→ Problem statement: Of the material below, only the lines from the line containing "Integration of Program" down to the line containing "Grh 221 Automne" belong in the answer, written out exactly.

━━━━━━━━━━━━━━━━

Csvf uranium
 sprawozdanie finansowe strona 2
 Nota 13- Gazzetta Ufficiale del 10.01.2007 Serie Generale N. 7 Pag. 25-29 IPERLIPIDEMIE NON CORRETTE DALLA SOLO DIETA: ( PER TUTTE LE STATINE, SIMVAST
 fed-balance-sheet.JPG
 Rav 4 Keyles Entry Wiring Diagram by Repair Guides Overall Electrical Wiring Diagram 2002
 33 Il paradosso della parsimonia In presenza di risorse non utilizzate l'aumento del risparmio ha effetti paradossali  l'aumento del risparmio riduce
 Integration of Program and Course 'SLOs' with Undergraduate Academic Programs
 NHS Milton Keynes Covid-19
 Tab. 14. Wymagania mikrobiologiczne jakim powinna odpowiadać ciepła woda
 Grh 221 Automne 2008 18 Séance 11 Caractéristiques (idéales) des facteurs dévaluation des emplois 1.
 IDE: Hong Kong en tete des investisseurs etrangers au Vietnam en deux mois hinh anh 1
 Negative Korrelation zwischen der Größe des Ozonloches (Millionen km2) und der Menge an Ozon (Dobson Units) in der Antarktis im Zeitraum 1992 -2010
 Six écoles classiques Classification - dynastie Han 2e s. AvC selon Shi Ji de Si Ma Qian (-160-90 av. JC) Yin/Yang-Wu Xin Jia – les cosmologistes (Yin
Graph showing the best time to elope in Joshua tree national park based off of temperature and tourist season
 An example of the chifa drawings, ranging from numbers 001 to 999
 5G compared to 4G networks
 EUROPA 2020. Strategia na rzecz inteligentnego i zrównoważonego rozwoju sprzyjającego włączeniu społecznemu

━━━━━━━━━━━━━━━━

→ Reply:
 Integration of Program and Course 'SLOs' with Undergraduate Academic Programs
 NHS Milton Keynes Covid-19
 Tab. 14. Wymagania mikrobiologiczne jakim powinna odpowiadać ciepła woda
 Grh 221 Automne 2008 18 Séance 11 Caractéristiques (idéales) des facteurs dévaluation des emplois 1.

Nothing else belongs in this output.